TEHRAN - One of Iran's most prominent dissidents, Ebrahim Yazdi, announced Tuesday that he would stand in the June presidential election, but only on the condition that powerful hardliners resign and political prisoners are freed from jail.
"I will run for presidency if members of the Guardians Council resign," the head of the banned Iran Freedom Movement told reporters.
The Guardians Council, an unelected 12-member body controlled by hardliners, holds the power to screen all legislation and candidates for parliament or the presidency.
Prior to the February 2004 parliament elections, the Council barred thousands of candidates from standing - most of them reformists.

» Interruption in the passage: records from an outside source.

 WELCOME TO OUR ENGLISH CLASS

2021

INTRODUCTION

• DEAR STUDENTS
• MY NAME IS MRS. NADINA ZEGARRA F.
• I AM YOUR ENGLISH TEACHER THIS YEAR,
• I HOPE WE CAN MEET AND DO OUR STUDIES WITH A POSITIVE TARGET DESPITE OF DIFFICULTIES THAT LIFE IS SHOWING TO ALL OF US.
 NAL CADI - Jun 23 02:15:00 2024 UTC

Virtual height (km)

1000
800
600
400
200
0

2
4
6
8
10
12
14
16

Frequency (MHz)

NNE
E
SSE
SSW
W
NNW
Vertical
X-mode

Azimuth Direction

"These people have been unjust and are not competent to be there," the 73-year-old dissident said.
"Pressure on political activists and the press must stop and all political prisoners must also be freed," he added.

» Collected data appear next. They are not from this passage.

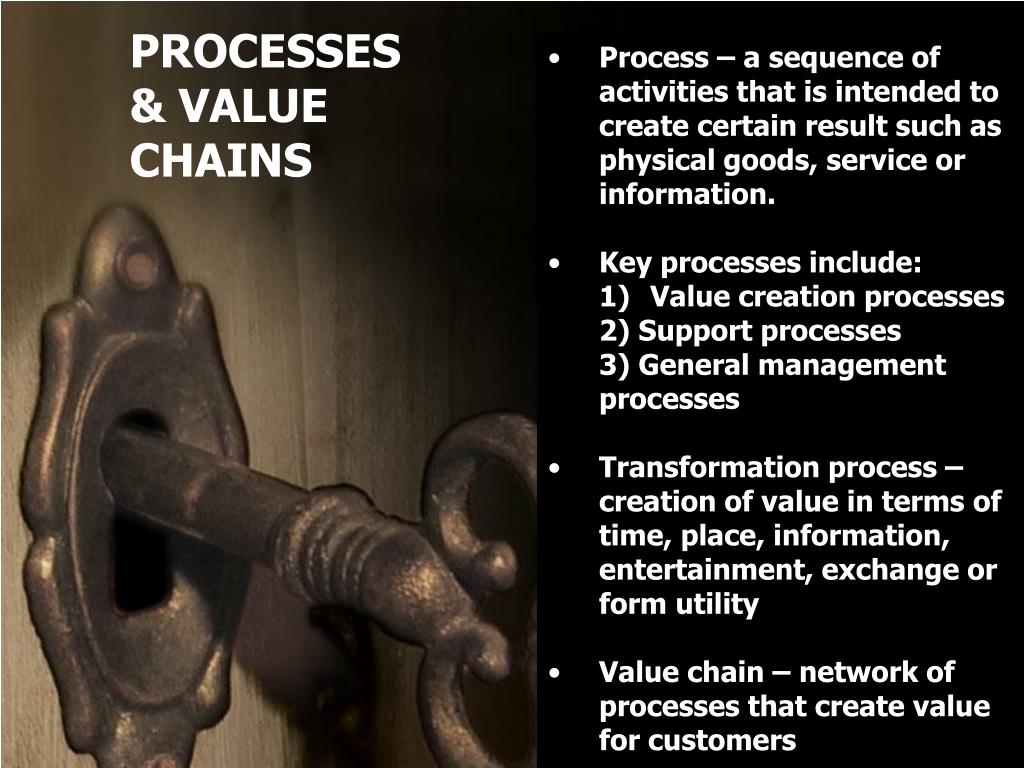 PROCESSES & VALUE CHAINS

• Process – a sequence of activities that is intended to create certain result such as physical goods, service or information.

• Key processes include:
1) Value creation processes
2) Support processes
3) General management processes

• Transformation process – creation of value in terms of time, place, information, entertainment, exchange or form utility

• Value chain – network of processes that create value for customers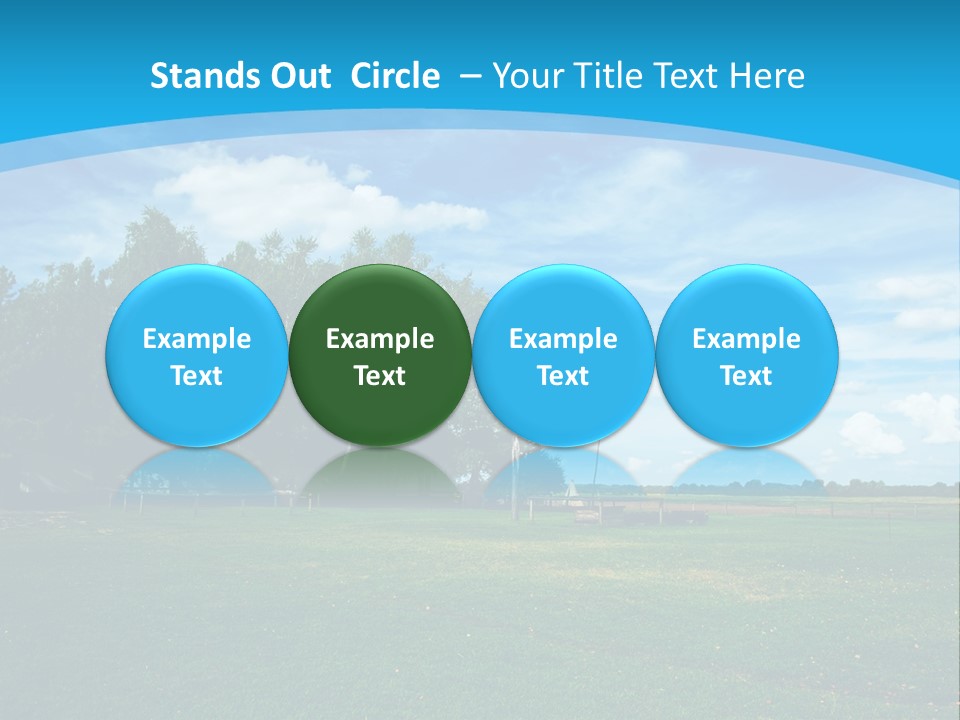 Stands Out Circle – Your Title Text Here

Example Text

Example Text

Example Text

Example Text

Yazdi is currently facing charges of seeking to overthrow the Islamic regime, and is a figure the Guardians Council would be highly unlikely to approve as a presidential candidate in the June 17 polls.
He was a close aide to Iran's revolutionary leader Ayatollah Ruhollah Khomeini during his final years in exile in 1978 in France, and served as foreign minister in the provisional government of Mehdi Bazargan.
The Iran Freedom Movement, founded in the 1960s by Bazargan, is a liberal nationalist opposition movement seen as close to Iran's reformers.
The group was tolerated until 2001 but is now banned in Iran because it questions certain principles of the Islamic Republic.